Oliver Kristin, Frawley Alean, Garland Elizabeth
a Department of Preventive Medicine , Icahn School of Medicine at Mount Sinai , New York , NY , USA.
Hum Vaccin Immunother. 2016 Jun 2;12(6):1589-93. doi: 10.1080/21645515.2016.1139253. Epub 2016 Feb 18.
To review the literature on interventions to increase HPV vaccinations and assess whether The Community Preventive Services Task Force recommendations are supported by current evidence.
We used a PubMed search to identify studies that assessed interventions that looked at provider assessment and feedback, provider reminders, client reminder and recall, and clinic based education programs.
Of the 13 studies identified, 8 included client reminder and recall interventions, 4 included provider assessment and feedback and/or provider reminders and 2 included clinic based education. 11 of the 13 studies demonstrated a positive effect on HPV vaccine initiation or completion. Provider assessment and feedback studies were more likely to report a positive effect on HPV vaccine initiation than on series completion, while client reminder recall interventions more frequently produced an effect on series completion than on initiation.
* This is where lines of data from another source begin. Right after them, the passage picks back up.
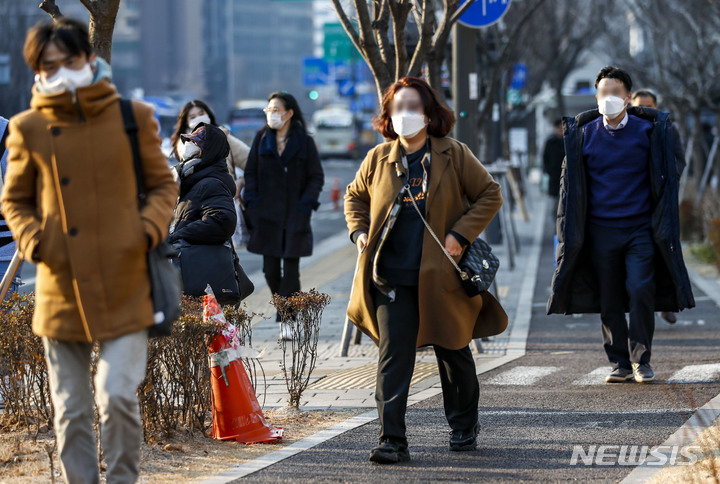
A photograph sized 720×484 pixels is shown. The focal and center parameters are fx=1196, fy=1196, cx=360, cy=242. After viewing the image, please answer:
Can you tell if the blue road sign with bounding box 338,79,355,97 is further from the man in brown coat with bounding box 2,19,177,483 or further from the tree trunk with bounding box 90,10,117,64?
the man in brown coat with bounding box 2,19,177,483

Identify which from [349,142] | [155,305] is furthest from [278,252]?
[349,142]

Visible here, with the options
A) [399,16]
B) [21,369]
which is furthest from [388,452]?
[399,16]

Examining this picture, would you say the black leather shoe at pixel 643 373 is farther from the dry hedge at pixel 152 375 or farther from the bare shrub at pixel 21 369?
the bare shrub at pixel 21 369

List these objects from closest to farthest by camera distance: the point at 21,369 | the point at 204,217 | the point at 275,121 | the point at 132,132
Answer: the point at 132,132 < the point at 21,369 < the point at 204,217 < the point at 275,121

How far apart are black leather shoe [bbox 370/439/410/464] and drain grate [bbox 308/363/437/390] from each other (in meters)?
1.92

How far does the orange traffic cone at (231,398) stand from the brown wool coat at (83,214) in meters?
1.59

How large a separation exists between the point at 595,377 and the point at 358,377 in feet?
5.01

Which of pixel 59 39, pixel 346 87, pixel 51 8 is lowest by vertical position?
pixel 59 39

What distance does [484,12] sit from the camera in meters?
10.7

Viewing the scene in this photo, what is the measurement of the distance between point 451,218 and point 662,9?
18.1 metres

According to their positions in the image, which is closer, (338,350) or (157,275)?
(157,275)

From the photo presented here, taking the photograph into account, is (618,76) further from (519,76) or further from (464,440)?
(519,76)

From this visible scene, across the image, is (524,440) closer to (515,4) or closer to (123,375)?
(123,375)

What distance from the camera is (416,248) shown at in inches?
214
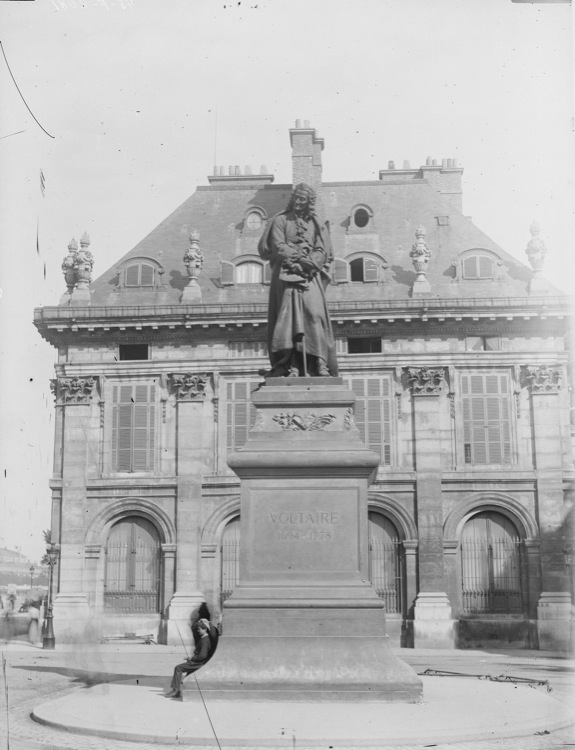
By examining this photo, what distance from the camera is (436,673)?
635 inches

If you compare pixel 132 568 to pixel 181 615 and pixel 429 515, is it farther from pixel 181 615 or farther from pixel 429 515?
pixel 429 515

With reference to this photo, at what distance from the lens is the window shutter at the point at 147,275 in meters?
32.8

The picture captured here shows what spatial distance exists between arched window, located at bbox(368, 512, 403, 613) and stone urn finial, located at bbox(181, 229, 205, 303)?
8.25 m

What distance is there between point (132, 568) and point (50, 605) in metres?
2.41

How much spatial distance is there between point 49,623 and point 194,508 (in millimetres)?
4924

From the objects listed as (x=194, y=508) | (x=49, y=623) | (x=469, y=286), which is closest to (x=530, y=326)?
(x=469, y=286)

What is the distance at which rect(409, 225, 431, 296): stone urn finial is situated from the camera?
31.3m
There is evidence to support the application of the Community Preventive Services Task Force recommendations specifically to HPV vaccination both for client reminder and recall programs and for provider assessment and feedback interventions. Multiple targeted approaches will be needed to substantially impact HPV vaccine rates.
回顾关于增加人乳头瘤病毒(HPV)疫苗接种干预措施的文献,并评估社区预防服务特别工作组的建议是否得到当前证据的支持。
我们通过PubMed检索,以识别评估了以下干预措施的研究:提供者评估与反馈、提供者提醒、客户提醒与召回,以及基于诊所的教育项目。
在识别出的13项研究中,8项包括客户提醒与召回干预措施,4项包括提供者评估与反馈和/或提供者提醒,2项包括基于诊所的教育。13项研究中的11项显示对HPV疫苗接种的开始或完成有积极影响。提供者评估与反馈研究更有可能报告对HPV疫苗接种开始有积极影响,而不是对系列接种完成有积极影响,而客户提醒召回干预措施对系列接种完成的影响比对开始的影响更频繁。
有证据支持社区预防服务特别工作组的建议具体应用于HPV疫苗接种,无论是客户提醒与召回项目还是提供者评估与反馈干预措施。需要多种有针对性的方法来大幅提高HPV疫苗接种率。